◆ Instruction ◆
Rewrite the stretch from the start of the items through the line containing "1.45 meters", switching "uppermost" to "topmost" and changing nothing else.

◆ Stored records ◆

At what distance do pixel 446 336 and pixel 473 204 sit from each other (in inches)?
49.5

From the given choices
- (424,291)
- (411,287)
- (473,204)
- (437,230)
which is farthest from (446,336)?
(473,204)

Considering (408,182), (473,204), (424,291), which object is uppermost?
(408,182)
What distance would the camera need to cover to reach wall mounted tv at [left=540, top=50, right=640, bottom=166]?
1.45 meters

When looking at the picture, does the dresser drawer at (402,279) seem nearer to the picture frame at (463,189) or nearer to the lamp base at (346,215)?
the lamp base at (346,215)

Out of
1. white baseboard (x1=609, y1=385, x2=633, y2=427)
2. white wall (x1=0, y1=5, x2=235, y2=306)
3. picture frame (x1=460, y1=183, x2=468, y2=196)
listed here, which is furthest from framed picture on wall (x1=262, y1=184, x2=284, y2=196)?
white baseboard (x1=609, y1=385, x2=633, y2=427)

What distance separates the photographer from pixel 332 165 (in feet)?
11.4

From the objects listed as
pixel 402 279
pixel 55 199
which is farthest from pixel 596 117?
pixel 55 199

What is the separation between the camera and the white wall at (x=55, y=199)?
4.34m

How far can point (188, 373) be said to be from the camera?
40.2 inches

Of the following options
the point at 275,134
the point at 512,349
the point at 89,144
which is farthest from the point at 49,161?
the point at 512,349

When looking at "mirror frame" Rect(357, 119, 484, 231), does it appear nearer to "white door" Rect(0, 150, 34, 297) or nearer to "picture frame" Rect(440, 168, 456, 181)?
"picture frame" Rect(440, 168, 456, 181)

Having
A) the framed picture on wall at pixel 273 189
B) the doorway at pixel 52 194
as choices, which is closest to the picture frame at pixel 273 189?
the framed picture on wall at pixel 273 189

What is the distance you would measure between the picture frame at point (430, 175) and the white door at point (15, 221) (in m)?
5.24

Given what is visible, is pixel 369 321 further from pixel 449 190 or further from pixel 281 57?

◆ Solution for this task ◆
At what distance do pixel 446 336 and pixel 473 204 sit from each other (in inches)?
49.5

From the given choices
- (424,291)
- (411,287)
- (473,204)
- (437,230)
which is farthest from (446,336)?
(473,204)

Considering (408,182), (473,204), (424,291), which object is topmost?
(408,182)
What distance would the camera need to cover to reach wall mounted tv at [left=540, top=50, right=640, bottom=166]?
1.45 meters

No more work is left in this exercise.